**Page excerpt:**
□ □ □ □ □ □ □
The other two involve continuous evaluation and a bonus-malus system.
Bonus:
After each theme a set of multiple choice questions will be posted as a worksheet. It is the type of questions (occassionally, the exact same questions) that are included in the exam. After a week that they have been posted, during the following lectures (main lectures, LI sessions or TA sessions) the professor might ask the class about the previous questions, what is the right answer and how the student arrived to the answer. People who volunteer and answer successfully they will be awarded with 0.25 points, for the easier questions, and 0.4 for the harder ones. Each student can accumulate a maximum of 2 bonus points like that, which will be added to their exam mark.
Malus:
At the beginning of the semester the students will be organized in groups of 3-5 people (no group will be accepted with less than 3 or more than 5 members). Many classes (both main lectures and LI sessions) are hands-on and involve coding. The jupyter-notebooks that develop the material to be covered in the class will be distributed to the class a week in advance. The students are expected to have gone through the notebooks before the class. Each notebook will contain a small number of easy exercises. The students,working as a group, should have prepared the answer to these questions before the class. During the class, using random numbers, the professor will ask a group to share their solution. If the group has not done anything, they get -0.25 points. If they have made some progress but not arrived to the solution, they get -0.1 points. If they have a reasonable answer, they get 0. The maximum of malus points received in this way is -2, which will be subtracted from the bonus points. Any student that has not joined a group will automatically get -2 malus points.
□ □ □ □ □ □ □
**Dataset excerpts:**
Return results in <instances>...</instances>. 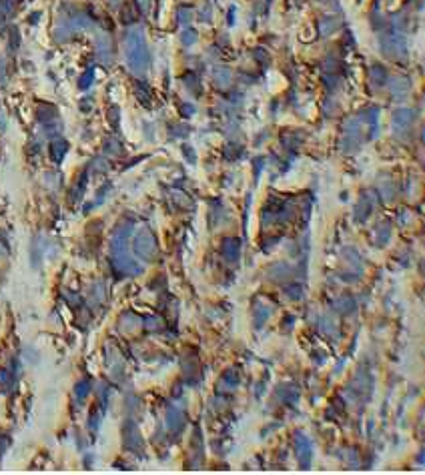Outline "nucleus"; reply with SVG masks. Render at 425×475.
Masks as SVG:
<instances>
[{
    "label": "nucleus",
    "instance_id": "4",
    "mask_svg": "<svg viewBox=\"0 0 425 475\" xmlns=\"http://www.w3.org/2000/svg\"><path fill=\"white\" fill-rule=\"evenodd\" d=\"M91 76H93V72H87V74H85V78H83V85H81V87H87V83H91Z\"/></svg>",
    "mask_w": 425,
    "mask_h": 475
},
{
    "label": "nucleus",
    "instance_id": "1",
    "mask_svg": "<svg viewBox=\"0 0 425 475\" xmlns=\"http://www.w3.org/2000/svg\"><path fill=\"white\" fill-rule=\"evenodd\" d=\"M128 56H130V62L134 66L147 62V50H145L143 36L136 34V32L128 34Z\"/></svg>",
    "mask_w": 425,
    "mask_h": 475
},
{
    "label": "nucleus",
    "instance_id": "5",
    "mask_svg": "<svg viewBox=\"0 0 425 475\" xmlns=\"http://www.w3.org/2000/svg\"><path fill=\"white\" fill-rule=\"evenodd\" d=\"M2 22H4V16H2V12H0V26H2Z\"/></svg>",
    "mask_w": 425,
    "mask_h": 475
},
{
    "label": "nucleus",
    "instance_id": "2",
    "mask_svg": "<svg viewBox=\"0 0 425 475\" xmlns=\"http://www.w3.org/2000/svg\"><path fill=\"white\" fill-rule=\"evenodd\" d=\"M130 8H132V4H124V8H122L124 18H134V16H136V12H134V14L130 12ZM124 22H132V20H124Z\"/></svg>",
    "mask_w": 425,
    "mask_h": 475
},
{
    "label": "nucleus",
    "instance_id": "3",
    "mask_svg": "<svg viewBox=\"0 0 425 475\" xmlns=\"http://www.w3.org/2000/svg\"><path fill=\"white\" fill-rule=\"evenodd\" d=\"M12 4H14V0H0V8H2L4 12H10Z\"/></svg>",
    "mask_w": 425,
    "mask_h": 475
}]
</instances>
□ □ □ □ □ □ □
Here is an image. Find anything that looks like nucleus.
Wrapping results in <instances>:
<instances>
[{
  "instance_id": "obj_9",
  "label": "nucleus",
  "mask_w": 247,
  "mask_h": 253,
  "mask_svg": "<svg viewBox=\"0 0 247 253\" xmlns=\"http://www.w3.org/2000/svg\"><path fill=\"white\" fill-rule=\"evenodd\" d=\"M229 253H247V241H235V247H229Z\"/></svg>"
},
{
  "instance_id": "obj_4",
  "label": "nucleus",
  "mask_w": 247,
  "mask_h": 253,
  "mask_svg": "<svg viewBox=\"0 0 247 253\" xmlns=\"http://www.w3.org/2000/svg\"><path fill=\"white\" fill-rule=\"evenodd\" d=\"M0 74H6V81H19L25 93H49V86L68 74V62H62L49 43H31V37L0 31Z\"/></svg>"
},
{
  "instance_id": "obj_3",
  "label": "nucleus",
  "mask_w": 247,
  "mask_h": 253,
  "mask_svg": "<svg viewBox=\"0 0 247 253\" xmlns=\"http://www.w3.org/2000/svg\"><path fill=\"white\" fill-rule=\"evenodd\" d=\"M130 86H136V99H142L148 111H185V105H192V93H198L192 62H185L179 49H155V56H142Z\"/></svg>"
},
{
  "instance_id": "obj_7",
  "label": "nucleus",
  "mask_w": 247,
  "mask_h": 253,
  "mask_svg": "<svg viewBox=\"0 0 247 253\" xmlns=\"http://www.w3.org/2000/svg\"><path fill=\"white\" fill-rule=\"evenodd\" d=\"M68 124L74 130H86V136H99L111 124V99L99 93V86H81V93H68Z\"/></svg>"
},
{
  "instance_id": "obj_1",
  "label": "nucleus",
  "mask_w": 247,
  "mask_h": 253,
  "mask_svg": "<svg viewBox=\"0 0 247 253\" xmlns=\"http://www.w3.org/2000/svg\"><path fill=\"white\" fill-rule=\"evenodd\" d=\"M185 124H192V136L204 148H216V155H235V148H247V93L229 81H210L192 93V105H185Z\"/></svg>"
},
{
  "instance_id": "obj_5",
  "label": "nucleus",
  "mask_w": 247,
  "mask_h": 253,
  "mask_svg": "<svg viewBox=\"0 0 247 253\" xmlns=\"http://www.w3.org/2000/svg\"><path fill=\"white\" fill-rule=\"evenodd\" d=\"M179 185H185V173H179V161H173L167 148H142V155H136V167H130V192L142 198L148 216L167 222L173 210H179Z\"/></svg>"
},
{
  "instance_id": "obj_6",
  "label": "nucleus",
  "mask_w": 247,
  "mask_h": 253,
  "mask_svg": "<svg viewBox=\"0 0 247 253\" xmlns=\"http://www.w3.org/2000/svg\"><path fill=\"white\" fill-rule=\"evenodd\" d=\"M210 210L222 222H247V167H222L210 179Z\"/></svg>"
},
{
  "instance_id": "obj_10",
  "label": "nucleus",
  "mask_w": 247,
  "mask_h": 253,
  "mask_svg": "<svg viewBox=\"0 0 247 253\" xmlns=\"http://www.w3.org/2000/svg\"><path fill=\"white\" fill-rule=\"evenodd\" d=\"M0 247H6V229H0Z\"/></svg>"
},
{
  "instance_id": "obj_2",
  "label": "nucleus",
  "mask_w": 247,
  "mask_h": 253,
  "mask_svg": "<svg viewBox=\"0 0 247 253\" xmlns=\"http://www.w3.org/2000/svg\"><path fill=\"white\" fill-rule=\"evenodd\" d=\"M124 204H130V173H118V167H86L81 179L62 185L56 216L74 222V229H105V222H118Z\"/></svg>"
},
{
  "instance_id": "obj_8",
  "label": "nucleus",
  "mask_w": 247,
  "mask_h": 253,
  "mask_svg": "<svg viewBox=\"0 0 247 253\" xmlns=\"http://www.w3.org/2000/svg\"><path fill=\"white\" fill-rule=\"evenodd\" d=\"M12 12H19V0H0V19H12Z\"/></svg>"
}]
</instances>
□ □ □ □ □ □ □
**Required actions:**
**A.** In the grading excerpt above, rewrite the paragraph beginning "After each theme a set of multiple choice questions" as a short bulleted list that keeps its main facts.
**B.** Extend the grading excerpt above by continuing it after its final sentence.

**The responses:**
**A.**
- After each theme, a worksheet of multiple-choice questions is posted. These are the same type of questions as those on the exam, and sometimes the exact same ones.
- A week after posting, the professor may ask the class about them in the following lectures (main lectures, LI sessions or TA sessions), including the right answer and how the student reached it.
- Volunteers who answer successfully earn 0.25 points for easier questions and 0.4 for harder ones.
- Each student can accumulate at most 2 bonus points this way, and these are added to their exam mark.

**B.**
Example 1: a student with exam mark 28, that received 1.5 bonus points and their group has -0.5 malus points, will get 28+1.5-0.5 = 29
Example 2: a student with exam mark 16, that received 0 bonus points and did not join any group, will get 16
Teaching materials
ATTENDING AND NOT ATTENDING STUDENTS
The course is built around the following textbook:
https://press.princeton.edu/books/hardcover/9780691222271/quantitative-social-science
but also draws from a few other places and from the research of Professor Papaspiliopoulos.
In the later parts in the course (but also in the ML course) we will use some examples from:
https://www.statlearning.com/
which can also be used in conjunction with the lecture notes for further reading.
Computing will be carried out using jupyter notebooks (the same framework used also in the concurrent Machine Learning book).